(Records from a data source)
__________

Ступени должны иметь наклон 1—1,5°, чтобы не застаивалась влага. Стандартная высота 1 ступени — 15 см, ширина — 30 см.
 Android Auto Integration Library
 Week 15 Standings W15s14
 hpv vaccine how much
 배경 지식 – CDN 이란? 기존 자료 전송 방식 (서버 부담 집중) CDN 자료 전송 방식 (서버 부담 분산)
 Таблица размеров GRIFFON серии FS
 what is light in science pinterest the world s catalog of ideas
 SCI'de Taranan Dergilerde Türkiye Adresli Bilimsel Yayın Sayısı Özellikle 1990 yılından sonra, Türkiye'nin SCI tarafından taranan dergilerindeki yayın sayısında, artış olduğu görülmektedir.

__________

» **Exercise goal**
Reproduce each entry above exactly, keeping every word.

» **Written answer**
Ступени должны иметь наклон 1—1,5°, чтобы не застаивалась влага. Стандартная высота 1 ступени — 15 см, ширина — 30 см.
 Android Auto Integration Library
 Week 15 Standings W15s14
 hpv vaccine how much
 배경 지식 – CDN 이란? 기존 자료 전송 방식 (서버 부담 집중) CDN 자료 전송 방식 (서버 부담 분산)
 Таблица размеров GRIFFON серии FS
 what is light in science pinterest the world s catalog of ideas
 SCI'de Taranan Dergilerde Türkiye Adresli Bilimsel Yayın Sayısı Özellikle 1990 yılından sonra, Türkiye'nin SCI tarafından taranan dergilerindeki yayın sayısında, artış olduğu görülmektedir.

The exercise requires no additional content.